Safety and effectiveness in an uncontrolled setting of glucagon-like-peptide-1 receptor agonists in patients with familial partial lipodystrophy: Real-life experience from a national reference network

Sophie Lamothe  1 Ines Belalem  1 Marie-Christine Vantyghem  2 Estelle Nobecourt  3 Héléna Mosbah  4 Sophie Béliard  5 Brigitte Delemer  6 Hippolyte Dupuis  2 Paul Vandenbroere  2 Nicolas Scheyer  7 Chloé Amouyal  8 Samy Hadjadj  9 Sonja Janmaat  1   10 Corinne Vigouroux  1   10 Camille Vatier  1   10
Affiliations

Safety and effectiveness in an uncontrolled setting of glucagon-like-peptide-1 receptor agonists in patients with familial partial lipodystrophy: Real-life experience from a national reference network

Sophie Lamothe et al. Diabetes Obes Metab. 2025 Apr.

Abstract

Aim: To describe the effects of Glucagon-like peptide-1 receptor agonists (GLP-1RA) in patients with familial partial lipodystrophy (FPLD) assessed in a real-life setting in a national reference network.

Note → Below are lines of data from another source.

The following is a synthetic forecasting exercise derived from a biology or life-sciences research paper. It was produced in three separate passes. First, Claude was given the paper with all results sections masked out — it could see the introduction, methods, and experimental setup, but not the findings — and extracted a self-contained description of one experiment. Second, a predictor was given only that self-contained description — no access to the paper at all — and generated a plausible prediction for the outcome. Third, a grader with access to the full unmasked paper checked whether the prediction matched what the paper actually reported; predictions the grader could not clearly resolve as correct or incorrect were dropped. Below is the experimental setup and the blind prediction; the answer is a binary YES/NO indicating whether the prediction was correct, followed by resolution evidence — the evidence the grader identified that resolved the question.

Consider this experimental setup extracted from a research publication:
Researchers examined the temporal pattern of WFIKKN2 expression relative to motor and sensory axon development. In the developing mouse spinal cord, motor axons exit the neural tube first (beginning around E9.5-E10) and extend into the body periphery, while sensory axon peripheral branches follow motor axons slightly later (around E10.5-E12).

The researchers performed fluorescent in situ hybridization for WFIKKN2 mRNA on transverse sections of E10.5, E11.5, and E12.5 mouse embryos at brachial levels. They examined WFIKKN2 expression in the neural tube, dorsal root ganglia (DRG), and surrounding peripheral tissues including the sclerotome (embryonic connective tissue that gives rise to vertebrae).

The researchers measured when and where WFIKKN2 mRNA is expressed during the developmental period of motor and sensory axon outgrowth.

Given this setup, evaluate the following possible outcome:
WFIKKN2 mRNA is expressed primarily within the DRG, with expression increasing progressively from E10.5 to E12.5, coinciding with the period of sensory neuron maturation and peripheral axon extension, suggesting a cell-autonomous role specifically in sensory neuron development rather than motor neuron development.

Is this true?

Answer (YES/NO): NO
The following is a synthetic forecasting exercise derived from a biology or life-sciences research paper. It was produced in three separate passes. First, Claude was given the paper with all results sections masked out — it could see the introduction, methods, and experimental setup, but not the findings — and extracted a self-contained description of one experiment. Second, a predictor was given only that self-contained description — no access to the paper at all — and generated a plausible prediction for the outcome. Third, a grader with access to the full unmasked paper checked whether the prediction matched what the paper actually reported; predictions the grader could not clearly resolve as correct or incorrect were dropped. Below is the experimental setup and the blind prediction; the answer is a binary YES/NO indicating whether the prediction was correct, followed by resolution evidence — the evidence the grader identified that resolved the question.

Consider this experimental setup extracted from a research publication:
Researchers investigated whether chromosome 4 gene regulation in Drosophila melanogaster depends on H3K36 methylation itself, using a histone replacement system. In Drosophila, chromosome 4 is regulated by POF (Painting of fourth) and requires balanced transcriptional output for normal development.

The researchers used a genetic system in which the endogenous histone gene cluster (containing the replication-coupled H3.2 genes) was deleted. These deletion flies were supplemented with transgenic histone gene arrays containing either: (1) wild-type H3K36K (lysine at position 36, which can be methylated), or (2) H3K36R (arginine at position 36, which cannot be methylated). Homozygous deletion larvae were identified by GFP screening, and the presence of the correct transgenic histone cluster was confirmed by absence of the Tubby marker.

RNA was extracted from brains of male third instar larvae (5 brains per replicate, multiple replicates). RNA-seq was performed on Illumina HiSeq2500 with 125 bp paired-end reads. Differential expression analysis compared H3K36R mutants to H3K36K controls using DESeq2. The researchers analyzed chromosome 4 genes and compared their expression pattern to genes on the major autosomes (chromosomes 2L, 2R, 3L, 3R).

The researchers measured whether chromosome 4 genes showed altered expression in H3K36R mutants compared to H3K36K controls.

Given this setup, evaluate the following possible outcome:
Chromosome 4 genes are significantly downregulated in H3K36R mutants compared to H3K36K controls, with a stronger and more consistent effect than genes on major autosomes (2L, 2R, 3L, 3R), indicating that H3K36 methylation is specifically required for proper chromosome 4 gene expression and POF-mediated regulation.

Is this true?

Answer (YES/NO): YES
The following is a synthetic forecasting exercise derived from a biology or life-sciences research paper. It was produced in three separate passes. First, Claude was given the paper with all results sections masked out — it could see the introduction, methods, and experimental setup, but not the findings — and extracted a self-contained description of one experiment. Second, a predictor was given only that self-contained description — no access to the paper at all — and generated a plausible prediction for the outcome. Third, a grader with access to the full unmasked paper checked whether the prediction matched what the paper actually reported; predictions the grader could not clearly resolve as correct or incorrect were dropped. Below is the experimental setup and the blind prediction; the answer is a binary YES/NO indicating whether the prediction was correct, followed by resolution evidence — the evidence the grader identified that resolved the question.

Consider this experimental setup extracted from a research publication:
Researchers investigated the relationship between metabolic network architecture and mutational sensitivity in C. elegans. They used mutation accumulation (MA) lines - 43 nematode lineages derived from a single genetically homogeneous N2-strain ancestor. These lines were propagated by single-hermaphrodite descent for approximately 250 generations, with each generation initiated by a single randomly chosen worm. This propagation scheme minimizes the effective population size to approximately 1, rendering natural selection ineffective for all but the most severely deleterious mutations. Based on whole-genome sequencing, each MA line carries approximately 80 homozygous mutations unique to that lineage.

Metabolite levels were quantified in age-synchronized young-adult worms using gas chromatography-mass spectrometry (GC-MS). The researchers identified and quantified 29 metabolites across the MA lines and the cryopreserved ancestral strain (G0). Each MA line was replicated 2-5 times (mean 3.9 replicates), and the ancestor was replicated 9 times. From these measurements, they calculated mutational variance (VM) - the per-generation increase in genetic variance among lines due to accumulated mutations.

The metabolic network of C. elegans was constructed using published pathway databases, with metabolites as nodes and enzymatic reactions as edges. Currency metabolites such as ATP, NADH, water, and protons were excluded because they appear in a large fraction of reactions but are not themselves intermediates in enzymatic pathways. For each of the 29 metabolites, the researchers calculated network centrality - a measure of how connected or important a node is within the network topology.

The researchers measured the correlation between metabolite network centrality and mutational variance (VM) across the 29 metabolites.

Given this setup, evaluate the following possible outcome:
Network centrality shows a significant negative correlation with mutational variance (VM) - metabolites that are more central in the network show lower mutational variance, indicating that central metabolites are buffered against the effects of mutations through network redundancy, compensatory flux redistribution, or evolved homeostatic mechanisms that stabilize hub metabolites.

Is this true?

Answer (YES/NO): NO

Patients and methods: We retrospectively collected clinical and metabolic parameters in patients with FPLD in the French lipodystrophy reference network, who initiated GLP-1RA. Data were recorded before, at one-year (12 ± 6 months) and at the latest follow-up on GLP-1RA therapy (≥18 months).

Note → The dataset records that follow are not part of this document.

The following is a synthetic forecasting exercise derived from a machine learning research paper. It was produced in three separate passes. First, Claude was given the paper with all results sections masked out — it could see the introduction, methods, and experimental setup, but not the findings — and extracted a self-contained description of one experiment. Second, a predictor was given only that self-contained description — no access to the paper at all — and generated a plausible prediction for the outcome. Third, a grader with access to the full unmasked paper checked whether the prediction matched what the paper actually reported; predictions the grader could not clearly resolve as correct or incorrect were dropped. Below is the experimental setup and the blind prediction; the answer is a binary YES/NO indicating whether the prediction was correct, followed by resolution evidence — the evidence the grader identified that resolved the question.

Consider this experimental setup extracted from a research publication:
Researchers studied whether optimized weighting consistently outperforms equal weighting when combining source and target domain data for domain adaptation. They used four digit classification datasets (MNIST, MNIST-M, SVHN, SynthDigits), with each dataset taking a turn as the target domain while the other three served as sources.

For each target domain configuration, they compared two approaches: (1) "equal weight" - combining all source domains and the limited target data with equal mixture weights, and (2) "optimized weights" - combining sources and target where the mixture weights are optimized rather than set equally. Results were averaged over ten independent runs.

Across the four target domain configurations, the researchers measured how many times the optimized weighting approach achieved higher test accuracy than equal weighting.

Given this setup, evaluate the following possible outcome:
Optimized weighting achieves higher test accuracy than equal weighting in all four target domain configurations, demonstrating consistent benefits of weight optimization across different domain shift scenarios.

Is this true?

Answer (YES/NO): NO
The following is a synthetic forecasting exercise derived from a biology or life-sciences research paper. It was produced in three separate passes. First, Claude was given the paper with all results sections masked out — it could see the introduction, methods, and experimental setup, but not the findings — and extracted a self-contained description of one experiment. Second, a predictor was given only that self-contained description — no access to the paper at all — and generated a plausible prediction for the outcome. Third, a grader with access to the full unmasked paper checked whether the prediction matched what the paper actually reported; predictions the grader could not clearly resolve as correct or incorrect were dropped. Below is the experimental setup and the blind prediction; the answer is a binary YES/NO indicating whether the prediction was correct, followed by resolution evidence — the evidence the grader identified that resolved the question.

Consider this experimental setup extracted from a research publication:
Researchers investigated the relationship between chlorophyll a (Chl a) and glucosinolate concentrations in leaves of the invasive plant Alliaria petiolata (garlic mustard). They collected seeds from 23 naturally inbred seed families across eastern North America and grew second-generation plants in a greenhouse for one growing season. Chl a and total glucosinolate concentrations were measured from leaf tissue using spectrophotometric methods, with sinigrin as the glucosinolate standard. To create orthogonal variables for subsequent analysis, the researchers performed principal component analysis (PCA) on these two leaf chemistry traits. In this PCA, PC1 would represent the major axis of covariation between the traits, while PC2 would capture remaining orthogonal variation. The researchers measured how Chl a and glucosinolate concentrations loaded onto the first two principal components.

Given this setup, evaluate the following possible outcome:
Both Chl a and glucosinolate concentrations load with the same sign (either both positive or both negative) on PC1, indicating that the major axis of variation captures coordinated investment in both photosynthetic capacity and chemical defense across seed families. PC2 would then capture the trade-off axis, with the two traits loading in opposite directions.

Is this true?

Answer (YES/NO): YES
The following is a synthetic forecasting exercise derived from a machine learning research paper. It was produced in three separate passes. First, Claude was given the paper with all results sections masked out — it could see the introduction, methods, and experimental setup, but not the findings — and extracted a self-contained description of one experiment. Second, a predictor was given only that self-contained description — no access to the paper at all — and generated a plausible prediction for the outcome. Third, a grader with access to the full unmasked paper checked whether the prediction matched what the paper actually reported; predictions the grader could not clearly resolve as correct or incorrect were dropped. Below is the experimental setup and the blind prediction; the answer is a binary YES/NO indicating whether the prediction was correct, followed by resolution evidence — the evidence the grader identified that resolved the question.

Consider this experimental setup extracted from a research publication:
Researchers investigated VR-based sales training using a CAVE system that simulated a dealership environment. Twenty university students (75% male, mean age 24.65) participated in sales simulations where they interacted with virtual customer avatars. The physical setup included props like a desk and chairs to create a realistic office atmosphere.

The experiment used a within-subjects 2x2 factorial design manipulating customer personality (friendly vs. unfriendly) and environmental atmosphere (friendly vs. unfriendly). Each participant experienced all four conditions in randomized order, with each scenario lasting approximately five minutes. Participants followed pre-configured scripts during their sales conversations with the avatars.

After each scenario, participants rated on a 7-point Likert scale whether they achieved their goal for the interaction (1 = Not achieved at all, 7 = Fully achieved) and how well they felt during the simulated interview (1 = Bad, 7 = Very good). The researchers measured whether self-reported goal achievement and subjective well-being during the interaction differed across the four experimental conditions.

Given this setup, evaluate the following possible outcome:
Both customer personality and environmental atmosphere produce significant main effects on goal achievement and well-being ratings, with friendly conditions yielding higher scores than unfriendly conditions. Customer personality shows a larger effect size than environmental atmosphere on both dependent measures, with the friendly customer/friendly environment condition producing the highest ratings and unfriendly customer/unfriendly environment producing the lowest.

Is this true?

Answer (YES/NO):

Results: Seventy-six patients (89.4% of women), diagnosed with LMNA-related FPLD2 (n = 57), PPARG-related FPLD3 (n = 4), PLIN1-related FPLD4 (n = 5) or FPLD1 (n = 10) initiated GLP-1RA therapy between 2008 and 2024. Patients were aged a median (IQR) 48 years (34.5-57), body mass index (BMI) was 26.0 kg/m2 (23.9-29.5), HbA1c 8.3% (7.5-9.3), triglycerides 2.31 mmol/L (1.62-3.88). GLP-1RA were used in addition to previously used antidiabetics, 50% of patients being insulin-treated. After one year with GLP-1RA therapy, BMI, HbA1c and triglycerides significantly decreased to 25.6 kg/m2 (22.7-29.1), 7.3% (6.6-8.3) and 1.97 mmol/L (1.5-3.2) respectively (p < 0.001, p < 0.001 and p < 0.01, respectively), without significant changes in other antidiabetic and lipid-lowering drugs. Gamma-glutamyl-transferase and alanine-aminotransferase levels also significantly decreased. Effects on HbA1c, BMI and triglycerides persisted in the long term. One case of acute pancreatitis occurred during follow-up, associated with severe hypertriglyceridemia in a non-observant patient. Gastrointestinal symptoms affected 34% of patients, leading to GLP-1RA withdrawal in six patients.

Conclusion: GLP-1RA significantly improved BMI, HbA1c and triglycerides in a large majority of patients with FPLD. Larger and prospective controlled studies are warranted for identification of predictive factors and safety.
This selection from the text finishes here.